Publication date: January 2018
Source:Biomaterials, Volume 150
Author(s): Yudong Song, Cui Tang, Chunhua Yin
Arginine and α-tocopherol succinate (α-TOS) double grafted N-trimethyl chitosan chloride (TMC) nanoparticles (TAS NPs) were designed and developed for effective co-delivery of doxorubicin (DOX) and Survivin shRNA-expressing pDNA (iSur-pDNA). With DOX loading into the hydrophobic core and iSur-pDNA combining to the hydrophilic shell, TAS/DOX/pDNA NPs demonstrated favorable structural stability and sustained release properties in vitro. With the special non-clathrin-dependent endocytosis, TAS/DOX/pDNA NPs presented higher cellular uptake and mainly distributed in ER and Golgi rather than lysosomes following internalization. The in vitro nuclear localization, gene silencing efficiency, cell apoptosis, and growth inhibition of tumor cells were significantly promoted by arginine modification.

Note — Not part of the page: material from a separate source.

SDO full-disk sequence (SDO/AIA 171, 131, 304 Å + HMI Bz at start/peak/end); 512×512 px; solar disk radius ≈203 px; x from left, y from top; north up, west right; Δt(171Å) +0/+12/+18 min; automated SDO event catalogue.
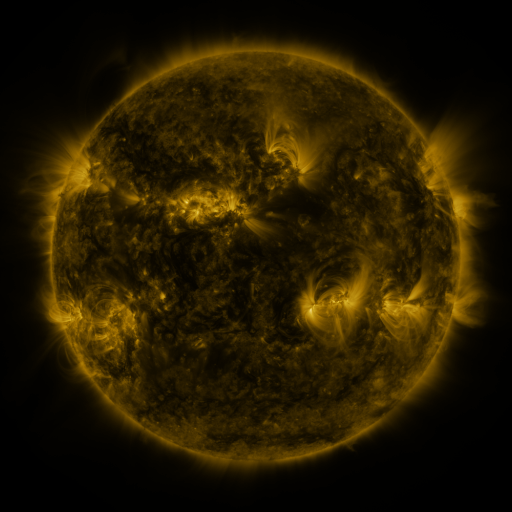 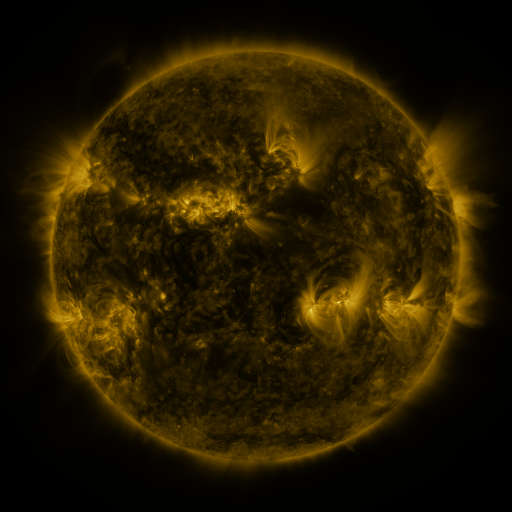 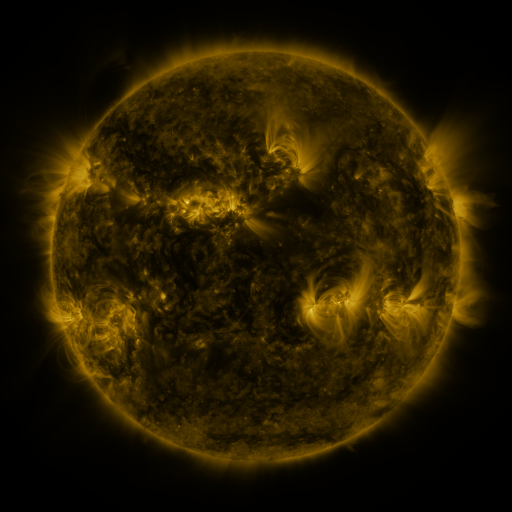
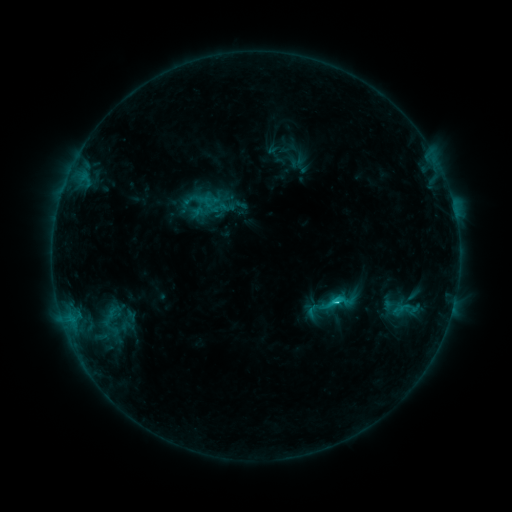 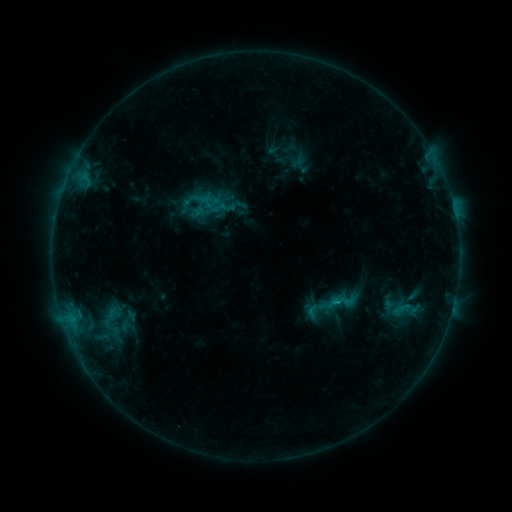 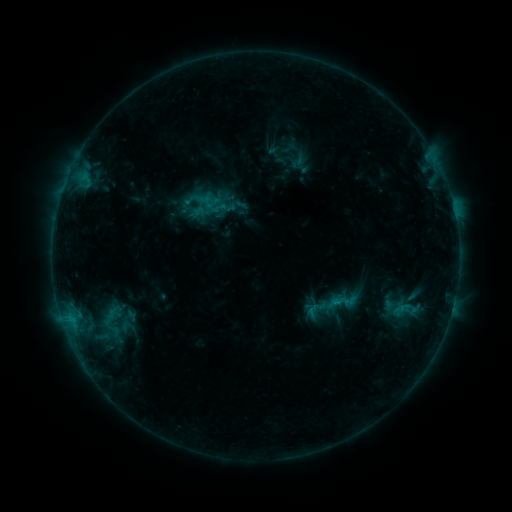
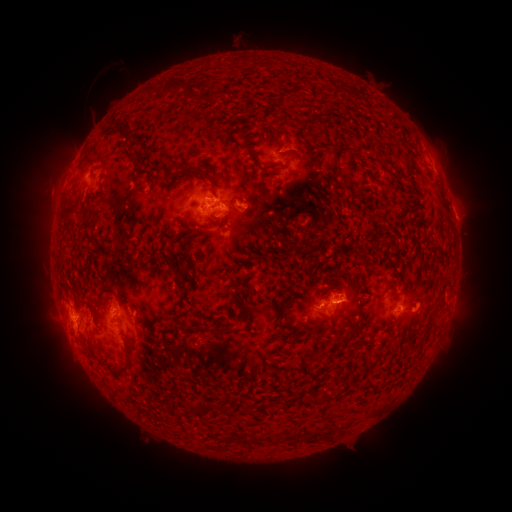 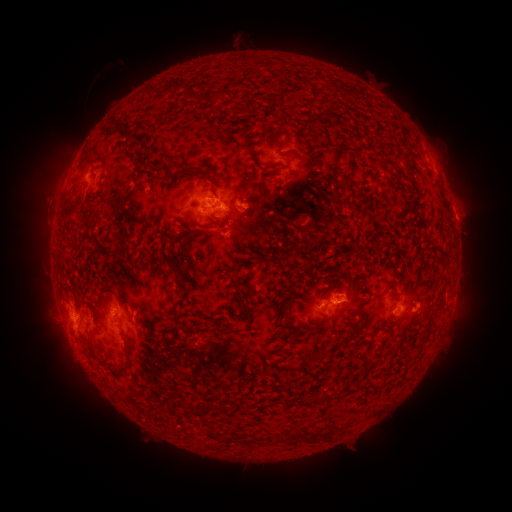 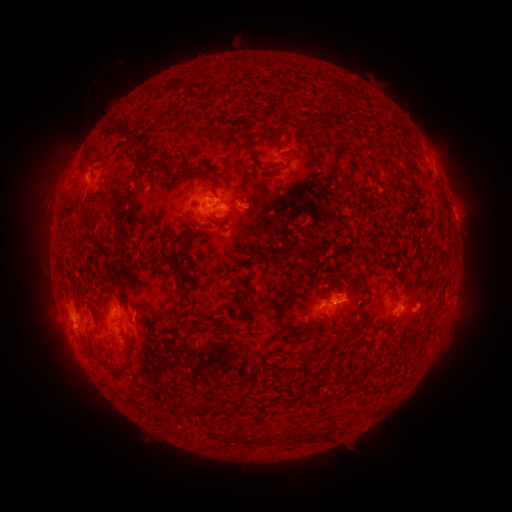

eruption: (25, 185, 66, 232)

In the tumor-bearing mice model, TAS/DOX/pDNA NPs possessed the maximum antitumor efficiency as compared with single delivery of DOX or iSur-pDNA. Particularly, blank TAS NPs were selectively be toxic to tumor cells as evidenced by their capabilities to inhibit proliferation and induce apoptosis of tumor cells. The promising tumor treatment of TAS/DOX/pDNA NPs via a multiple synergistic manner arising from DOX and pDNA as well as the vectors would provide a potential strategy for a dual-delivery system to improve their therapeutic efficacies.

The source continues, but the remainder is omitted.